Certa vez, eu precisava explicar para uma turma a diferença entre
“informação” e “mensagem”. Expliquei então
que a informação existe para ser reproduzida tal como ela é, ao passo
que a mensagem existe para ser interpretada.
“Interpretação” é a tradução latina
do termo grego “hermenêutica”, em cujo coração está um nome próprio: “Hermes”.
Não é adequado dizer “Hermes, o deus
mensageiro” , ou “Dioniso, o deus das
artes”. Pois isso pode nos levar a imaginar que Hermes existia antes das
mensagens, ou Dioniso antes das artes, e que
mensagens e artes foram obra de um e de outro.
Na verdade, não existe mensagem antes
de Hermes, tampouco artes antes de Dioniso. Eles são mensagem e arte entendidas
enquanto Potências: identidade entre o produtor e sua obra.
Na religião, Deus cria sua obra do nada;
na poesia originária, as divindades são Potencialidades que nos ajudam a vencer
as forças reativas que , ontem e hoje,
querem reduzir a cultura e a educação a nada.
Hermes é a Potência que há em toda mensagem, Dioniso é a
Potência das artes, Potências que existem para serem achadas também em nós, e
reinventadas.
Quando Dioniso foi despedaçado por
seus carrascos, Hermes guardou o coração
de Dioniso com ele. Isso significa que toda mensagem tem um coração, que é o
seu sentido, e cada um interpreta esse sentido conforme o coração que tem.
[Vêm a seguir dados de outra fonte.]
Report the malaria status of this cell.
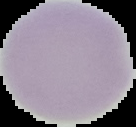

Uninfected.

Cell region segmented out of the field of view; the surrounding area is masked to black. Image is 136×127 pixels. From a thin blood film.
State the blood parasite species.
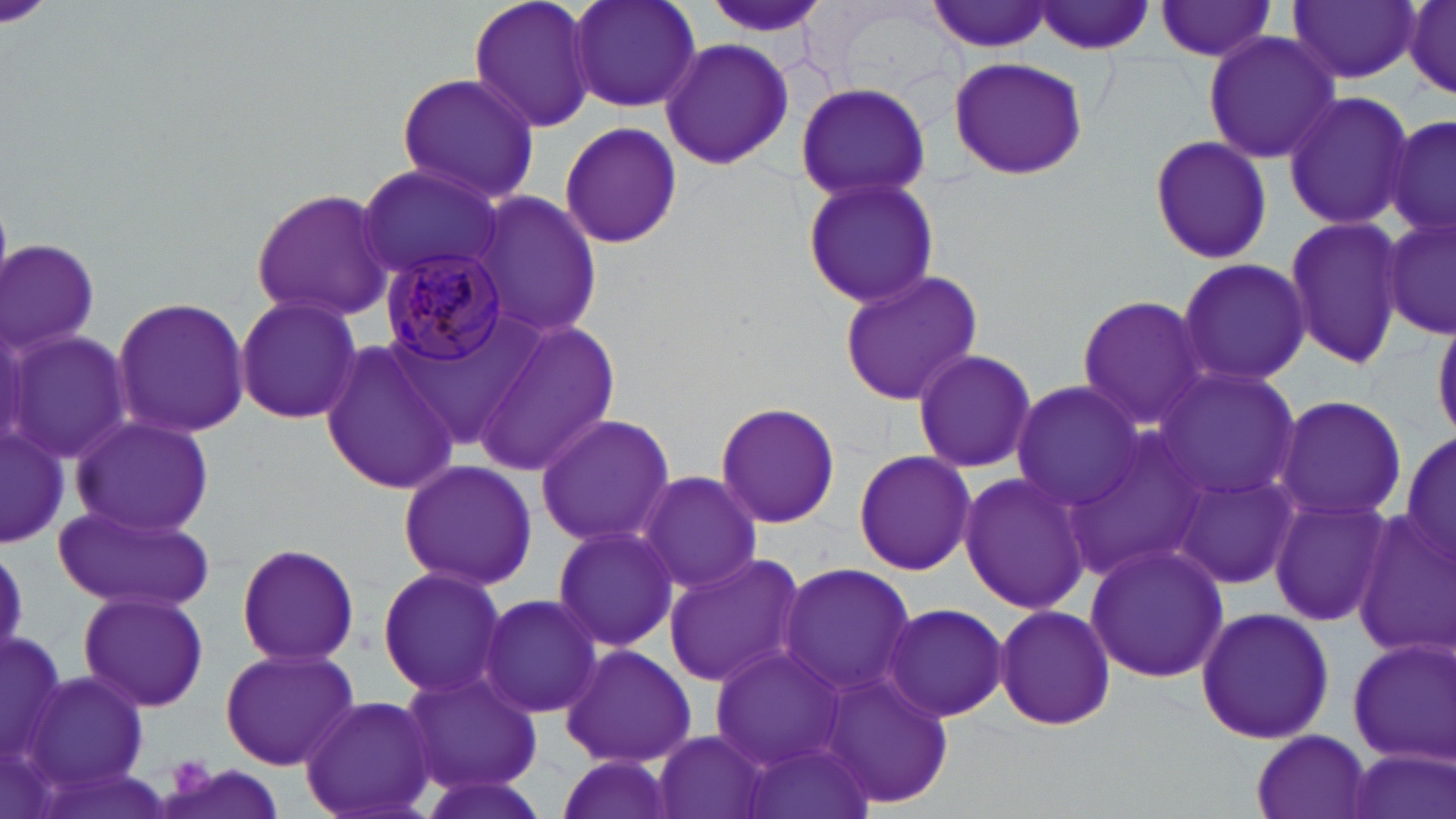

Se o coração de alguém for generoso,
enriquecerá o sentido; se o coração for mesquinho, ao contrário, apequenará o
sentido.
Exemplifiquei a aula mostrando uma partitura de Villa-Lobos . Apenas escrita
no papel, a partitura não é música ainda. Ela se torna música quando tocada.
Depois, coloquei para tocar duas interpretações da mesma partitura: uma de
Turíbio Santos, outra de Sebastião Tapajós. Era a mesma partitura, porém cada
um a interpretava de maneira diferente.
Turíbio tem o coração geométrico,
técnico; já Sebastião tem o coração poético nascido de quando ele tocava
Pixinguinha e Chiquinha Gonzaga nas rodas de choro. É um coração preto, do povo.
Turíbio faz Villa-Lobos dialogar com
a Europa, com Descartes e seu método lógico-racional; Sebastião leva
Villa-Lobos a passear pelos subúrbios do Rio, e com ele sobe o morro.
Não se trata de dizer qual dos dois interpreta melhor a mensagem-Villa-Lobos,
pois cada um expressa diferentemente uma mesma potencialidade, cada um constrói
uma perspectiva diferente. Pois interpretar é uma arte.
Este texto é uma simples homenagem ao
grande Sebastião Tapajós, falecido hoje. Agora, ele se tornou a própria
mensagem que seu coração suburbano e popular, coração anti-Casagrandista, soube criar.